Arterial Duplex Scan Prior to CABG: Selective Approach Based on Risk Factors
Arterial duplex ultrasound scanning is NOT routinely required prior to CABG but is strongly recommended in specific high-risk patient populations, particularly those with recent stroke/TIA history within the past 6 months. 1, 2
Indications for Carotid Duplex Ultrasound Before CABG
Strongly Recommended (Class I, Level B):
- Patients with recent (<6 months) history of TIA or stroke 1
May Be Considered (Class IIb, Level B):
- Age ≥70 years
- Multi-vessel coronary artery disease
- Concomitant lower extremity arterial disease (LEAD)

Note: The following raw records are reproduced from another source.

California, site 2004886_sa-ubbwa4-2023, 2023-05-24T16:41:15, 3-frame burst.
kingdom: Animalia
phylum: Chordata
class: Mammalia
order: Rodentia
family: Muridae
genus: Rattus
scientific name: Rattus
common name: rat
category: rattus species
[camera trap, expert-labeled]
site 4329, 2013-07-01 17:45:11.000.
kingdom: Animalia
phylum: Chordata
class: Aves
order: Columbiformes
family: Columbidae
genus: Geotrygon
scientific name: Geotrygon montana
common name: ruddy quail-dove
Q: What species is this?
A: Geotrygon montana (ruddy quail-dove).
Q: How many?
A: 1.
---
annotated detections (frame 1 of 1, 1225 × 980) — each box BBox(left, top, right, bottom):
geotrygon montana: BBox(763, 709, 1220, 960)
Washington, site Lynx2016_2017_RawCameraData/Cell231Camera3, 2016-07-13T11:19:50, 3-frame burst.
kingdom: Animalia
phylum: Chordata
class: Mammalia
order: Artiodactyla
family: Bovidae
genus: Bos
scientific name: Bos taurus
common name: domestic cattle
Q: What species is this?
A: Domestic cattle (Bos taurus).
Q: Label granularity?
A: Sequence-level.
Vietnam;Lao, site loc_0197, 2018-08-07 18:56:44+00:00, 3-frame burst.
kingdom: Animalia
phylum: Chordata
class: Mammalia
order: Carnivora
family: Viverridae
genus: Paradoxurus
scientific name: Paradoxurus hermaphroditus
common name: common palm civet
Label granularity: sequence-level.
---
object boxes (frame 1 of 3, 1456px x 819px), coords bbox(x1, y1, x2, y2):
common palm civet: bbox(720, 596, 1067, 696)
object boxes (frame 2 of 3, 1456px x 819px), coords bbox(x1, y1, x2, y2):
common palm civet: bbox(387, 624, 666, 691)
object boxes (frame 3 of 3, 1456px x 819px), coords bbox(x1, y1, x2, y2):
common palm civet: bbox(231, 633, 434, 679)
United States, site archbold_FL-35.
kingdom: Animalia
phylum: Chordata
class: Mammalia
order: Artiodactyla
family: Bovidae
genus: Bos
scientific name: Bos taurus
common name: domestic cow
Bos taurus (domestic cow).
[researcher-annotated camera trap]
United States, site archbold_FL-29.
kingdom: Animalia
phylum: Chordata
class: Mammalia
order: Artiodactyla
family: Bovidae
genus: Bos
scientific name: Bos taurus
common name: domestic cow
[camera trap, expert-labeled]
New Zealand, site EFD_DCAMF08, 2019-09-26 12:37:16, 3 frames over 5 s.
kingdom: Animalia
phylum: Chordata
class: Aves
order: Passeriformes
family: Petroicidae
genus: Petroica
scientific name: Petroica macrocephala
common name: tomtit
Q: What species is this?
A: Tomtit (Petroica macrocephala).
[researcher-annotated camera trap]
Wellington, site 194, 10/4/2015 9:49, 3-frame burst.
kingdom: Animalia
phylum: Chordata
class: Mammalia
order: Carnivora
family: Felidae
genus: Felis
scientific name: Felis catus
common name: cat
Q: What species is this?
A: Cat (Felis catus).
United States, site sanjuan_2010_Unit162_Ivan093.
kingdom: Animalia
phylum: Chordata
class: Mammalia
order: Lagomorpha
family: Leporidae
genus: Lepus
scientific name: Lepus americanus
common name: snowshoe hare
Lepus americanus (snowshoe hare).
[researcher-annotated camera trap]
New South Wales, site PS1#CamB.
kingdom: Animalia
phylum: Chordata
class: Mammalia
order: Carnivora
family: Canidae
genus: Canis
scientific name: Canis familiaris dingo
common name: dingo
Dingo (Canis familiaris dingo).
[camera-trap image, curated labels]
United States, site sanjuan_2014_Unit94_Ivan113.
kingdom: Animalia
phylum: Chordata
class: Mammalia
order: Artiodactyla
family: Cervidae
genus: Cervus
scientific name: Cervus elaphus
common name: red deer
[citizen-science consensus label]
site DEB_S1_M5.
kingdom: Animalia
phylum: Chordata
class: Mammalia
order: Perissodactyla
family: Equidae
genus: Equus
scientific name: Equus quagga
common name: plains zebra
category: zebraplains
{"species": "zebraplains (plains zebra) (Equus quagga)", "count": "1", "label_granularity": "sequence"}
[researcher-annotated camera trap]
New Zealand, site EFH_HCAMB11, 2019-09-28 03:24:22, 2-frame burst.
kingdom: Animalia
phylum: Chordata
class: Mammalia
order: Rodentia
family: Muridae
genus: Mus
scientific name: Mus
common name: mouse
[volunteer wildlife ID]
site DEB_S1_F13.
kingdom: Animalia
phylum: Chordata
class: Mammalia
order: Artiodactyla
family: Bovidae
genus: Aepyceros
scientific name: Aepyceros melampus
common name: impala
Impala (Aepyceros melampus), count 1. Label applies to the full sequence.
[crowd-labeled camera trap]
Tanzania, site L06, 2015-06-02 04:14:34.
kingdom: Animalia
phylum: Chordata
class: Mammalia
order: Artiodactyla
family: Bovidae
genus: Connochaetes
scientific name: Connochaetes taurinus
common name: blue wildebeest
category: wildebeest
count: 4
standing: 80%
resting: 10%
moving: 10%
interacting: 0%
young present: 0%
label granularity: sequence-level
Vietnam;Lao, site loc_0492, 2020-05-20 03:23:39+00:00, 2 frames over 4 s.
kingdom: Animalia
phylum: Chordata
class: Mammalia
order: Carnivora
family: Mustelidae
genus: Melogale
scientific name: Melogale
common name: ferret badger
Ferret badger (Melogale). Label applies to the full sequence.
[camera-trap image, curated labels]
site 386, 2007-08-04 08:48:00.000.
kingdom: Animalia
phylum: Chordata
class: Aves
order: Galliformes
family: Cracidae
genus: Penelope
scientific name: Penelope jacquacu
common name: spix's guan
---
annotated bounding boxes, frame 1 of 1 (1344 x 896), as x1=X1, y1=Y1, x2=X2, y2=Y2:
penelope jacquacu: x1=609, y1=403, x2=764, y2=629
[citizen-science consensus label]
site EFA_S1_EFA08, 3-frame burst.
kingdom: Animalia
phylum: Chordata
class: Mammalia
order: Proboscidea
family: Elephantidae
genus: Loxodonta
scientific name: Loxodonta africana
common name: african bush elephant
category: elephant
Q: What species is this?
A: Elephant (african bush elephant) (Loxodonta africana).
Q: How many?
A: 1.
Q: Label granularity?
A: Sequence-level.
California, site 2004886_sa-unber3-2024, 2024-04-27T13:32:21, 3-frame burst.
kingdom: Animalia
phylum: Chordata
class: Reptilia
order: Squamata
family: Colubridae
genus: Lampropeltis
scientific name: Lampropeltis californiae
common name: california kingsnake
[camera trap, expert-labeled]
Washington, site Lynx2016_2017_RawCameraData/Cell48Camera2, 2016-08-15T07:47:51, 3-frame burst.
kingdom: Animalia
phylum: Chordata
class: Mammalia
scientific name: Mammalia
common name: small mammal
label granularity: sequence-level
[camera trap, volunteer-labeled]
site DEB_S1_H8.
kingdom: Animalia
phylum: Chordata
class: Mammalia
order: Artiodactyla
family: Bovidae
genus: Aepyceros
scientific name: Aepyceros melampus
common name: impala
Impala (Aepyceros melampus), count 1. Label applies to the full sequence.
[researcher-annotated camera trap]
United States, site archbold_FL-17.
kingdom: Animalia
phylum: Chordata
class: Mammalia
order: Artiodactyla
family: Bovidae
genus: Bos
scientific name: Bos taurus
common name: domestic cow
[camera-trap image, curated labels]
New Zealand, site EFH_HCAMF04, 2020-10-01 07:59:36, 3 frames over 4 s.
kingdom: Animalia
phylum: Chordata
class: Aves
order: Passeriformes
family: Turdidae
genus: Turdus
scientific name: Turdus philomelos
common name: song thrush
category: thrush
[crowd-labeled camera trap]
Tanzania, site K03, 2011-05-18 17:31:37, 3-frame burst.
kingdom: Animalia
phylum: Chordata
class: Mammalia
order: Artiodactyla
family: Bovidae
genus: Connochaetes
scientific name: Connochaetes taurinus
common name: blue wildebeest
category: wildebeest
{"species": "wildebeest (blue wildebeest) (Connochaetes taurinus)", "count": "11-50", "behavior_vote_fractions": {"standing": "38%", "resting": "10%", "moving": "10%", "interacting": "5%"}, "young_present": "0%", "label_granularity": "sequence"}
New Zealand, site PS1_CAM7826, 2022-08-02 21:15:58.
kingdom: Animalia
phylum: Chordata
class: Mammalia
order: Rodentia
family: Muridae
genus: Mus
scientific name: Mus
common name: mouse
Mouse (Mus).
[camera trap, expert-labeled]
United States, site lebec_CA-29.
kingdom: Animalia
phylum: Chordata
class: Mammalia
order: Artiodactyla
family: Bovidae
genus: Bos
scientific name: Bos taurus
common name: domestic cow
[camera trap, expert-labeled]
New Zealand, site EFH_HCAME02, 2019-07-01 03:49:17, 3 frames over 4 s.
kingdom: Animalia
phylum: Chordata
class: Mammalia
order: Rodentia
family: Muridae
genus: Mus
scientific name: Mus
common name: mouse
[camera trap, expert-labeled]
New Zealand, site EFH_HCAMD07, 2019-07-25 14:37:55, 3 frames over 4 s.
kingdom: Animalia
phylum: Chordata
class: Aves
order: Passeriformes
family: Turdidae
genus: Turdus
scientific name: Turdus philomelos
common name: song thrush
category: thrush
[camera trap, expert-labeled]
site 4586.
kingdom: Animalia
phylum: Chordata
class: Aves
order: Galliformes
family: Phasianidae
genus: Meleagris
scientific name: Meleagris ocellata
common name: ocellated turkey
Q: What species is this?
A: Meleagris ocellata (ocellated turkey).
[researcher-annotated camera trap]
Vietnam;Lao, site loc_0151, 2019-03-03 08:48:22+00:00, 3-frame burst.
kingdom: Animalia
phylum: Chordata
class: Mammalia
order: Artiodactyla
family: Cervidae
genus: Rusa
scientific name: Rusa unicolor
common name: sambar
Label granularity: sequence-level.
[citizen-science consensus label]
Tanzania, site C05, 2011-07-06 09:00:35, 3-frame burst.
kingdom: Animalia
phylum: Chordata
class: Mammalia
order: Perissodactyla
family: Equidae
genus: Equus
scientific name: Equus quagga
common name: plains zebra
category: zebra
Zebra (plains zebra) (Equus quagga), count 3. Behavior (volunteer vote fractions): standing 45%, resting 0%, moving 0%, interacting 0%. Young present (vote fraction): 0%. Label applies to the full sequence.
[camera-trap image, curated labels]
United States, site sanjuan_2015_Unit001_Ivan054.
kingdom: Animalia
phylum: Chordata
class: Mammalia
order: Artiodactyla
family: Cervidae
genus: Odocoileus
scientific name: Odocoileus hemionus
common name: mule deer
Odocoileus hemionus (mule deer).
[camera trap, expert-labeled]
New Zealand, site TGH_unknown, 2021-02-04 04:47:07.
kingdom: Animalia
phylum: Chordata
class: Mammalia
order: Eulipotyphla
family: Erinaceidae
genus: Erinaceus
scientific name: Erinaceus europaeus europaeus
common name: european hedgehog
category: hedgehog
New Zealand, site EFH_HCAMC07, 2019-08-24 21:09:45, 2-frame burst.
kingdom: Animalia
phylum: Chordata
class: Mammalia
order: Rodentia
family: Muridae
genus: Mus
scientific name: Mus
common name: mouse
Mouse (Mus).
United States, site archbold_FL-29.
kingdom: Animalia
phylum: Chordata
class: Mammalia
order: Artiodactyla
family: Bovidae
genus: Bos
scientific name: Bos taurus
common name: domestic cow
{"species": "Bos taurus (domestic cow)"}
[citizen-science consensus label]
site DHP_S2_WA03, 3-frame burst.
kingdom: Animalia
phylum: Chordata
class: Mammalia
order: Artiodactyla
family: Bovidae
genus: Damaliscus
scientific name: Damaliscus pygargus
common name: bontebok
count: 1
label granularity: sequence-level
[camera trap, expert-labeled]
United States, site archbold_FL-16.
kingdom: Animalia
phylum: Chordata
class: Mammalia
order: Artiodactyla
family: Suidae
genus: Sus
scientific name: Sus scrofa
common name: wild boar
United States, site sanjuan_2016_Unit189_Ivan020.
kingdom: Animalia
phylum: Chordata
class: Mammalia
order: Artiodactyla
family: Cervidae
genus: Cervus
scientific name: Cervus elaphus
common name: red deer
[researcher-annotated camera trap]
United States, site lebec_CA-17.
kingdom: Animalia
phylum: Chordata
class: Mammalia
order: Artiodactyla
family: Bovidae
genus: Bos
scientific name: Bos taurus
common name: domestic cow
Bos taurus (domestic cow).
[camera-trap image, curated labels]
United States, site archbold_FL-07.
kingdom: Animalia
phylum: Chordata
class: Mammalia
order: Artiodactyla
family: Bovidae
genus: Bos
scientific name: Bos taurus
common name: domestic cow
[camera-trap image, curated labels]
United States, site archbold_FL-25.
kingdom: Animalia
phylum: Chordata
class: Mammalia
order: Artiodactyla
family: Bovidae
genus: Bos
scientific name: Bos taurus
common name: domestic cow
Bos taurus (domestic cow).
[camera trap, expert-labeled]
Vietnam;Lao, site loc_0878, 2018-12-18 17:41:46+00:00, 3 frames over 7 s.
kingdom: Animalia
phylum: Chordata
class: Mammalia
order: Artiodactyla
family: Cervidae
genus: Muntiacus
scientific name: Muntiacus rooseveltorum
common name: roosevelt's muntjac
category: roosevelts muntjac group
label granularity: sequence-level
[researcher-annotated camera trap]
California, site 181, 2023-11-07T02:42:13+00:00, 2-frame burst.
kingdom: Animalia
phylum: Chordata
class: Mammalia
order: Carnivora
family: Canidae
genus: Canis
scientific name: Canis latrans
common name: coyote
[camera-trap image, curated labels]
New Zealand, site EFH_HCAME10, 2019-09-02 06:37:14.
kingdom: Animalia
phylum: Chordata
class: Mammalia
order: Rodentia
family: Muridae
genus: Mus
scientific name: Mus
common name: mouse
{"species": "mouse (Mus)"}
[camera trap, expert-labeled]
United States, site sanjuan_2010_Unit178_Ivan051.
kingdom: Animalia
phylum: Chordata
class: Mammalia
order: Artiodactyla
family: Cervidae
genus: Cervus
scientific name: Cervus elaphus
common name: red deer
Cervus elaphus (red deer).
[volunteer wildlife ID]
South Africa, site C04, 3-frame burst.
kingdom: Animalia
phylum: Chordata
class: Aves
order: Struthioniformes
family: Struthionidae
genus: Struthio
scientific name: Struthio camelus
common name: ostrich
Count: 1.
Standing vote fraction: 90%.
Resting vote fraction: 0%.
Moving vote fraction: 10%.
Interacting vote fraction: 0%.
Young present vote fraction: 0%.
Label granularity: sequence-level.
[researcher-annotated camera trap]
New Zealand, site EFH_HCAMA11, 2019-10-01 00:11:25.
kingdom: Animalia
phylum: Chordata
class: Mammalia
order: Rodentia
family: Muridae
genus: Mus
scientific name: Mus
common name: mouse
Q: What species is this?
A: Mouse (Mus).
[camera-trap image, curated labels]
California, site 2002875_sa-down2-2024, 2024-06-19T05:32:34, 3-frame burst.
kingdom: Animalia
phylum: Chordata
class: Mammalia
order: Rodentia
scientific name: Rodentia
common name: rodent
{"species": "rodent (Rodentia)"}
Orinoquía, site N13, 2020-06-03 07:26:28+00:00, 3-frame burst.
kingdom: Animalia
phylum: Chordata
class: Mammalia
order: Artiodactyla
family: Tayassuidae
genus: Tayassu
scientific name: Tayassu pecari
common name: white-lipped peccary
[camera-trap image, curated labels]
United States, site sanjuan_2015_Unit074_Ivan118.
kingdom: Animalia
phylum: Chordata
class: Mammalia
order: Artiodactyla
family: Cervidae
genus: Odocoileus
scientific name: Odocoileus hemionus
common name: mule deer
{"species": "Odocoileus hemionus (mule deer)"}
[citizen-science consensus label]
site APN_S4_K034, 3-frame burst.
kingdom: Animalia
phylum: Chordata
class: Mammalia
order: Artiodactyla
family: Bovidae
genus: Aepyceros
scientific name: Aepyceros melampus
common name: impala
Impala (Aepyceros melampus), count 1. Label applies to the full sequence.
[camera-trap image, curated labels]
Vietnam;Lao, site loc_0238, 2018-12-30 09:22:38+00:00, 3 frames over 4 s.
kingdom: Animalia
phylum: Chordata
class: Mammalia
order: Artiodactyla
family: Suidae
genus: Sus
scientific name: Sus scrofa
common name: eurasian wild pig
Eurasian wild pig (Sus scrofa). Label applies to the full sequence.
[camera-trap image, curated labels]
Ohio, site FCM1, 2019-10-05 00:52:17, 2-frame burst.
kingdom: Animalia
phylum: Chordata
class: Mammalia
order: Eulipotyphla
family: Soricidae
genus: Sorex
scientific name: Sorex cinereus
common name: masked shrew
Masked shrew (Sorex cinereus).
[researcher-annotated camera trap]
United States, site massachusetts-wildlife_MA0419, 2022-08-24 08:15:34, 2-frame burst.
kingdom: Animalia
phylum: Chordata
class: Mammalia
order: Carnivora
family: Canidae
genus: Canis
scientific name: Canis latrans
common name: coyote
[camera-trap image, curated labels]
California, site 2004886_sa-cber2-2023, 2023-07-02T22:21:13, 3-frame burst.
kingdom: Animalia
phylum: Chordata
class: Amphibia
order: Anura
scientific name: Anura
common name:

- Presence of carotid bruit
- History of peripheral vascular disease (PVD) 1, 2, 3
Not Indicated (Class III, Level C):
- Patients requiring urgent CABG with no recent stroke/TIA 1
- Routine screening in asymptomatic patients without risk factors 1
Clinical Significance and Rationale
The prevalence of significant carotid stenosis in CABG candidates ranges from 8.5% to 14.3% 4, 3. Selective screening is justified because:
- Perioperative stroke risk is significantly higher (18.2% vs 1.7%) in patients with severe carotid stenosis (≥80%) 3
- Peripheral vascular disease is a strong predictor of carotid stenosis (sensitivity 63.6%, specificity 83.1%) 3
- Targeted screening in high-risk populations reduces unnecessary testing while identifying most patients with significant stenosis 1
Management Algorithm Based on Duplex Findings
If Carotid Stenosis is Detected:
- 50-99% stenosis with recent (<6 months) TIA/stroke: Consider carotid revascularization (preferably CEA) before CABG (Class IIa, Level B) 1
- 70-99% bilateral stenosis or 70-99% stenosis + contralateral occlusion: Consider carotid revascularization even in asymptomatic patients (Class IIb, Level B) 1, 2
- <50% stenosis: Carotid revascularization not recommended (Class III, Level C) 1
- 70-99% unilateral stenosis in asymptomatic patients: Routine prophylactic revascularization not recommended (Class III, Level B) 1
Important Caveats and Pitfalls
Timing matters: The decision about carotid revascularization should be made early enough to allow for potential intervention before CABG 2
Limited predictive value: Carotid duplex identifies only a minority of patients who will develop perioperative stroke, as many strokes during CABG are related to aortic atherosclerosis or hemodynamic factors rather than carotid disease 1
Multidisciplinary approach: Any decision regarding carotid revascularization should involve discussion within a multidisciplinary team including a neurologist (Class I, Level C) 1, 2
Risk of staged procedures: Staged CAS plus cardiac surgery may increase bleeding risk during CABG if performed within the DAPT period 1
By following this selective approach to arterial duplex scanning before CABG, clinicians can identify patients at highest risk for perioperative stroke while avoiding unnecessary testing in low-risk populations.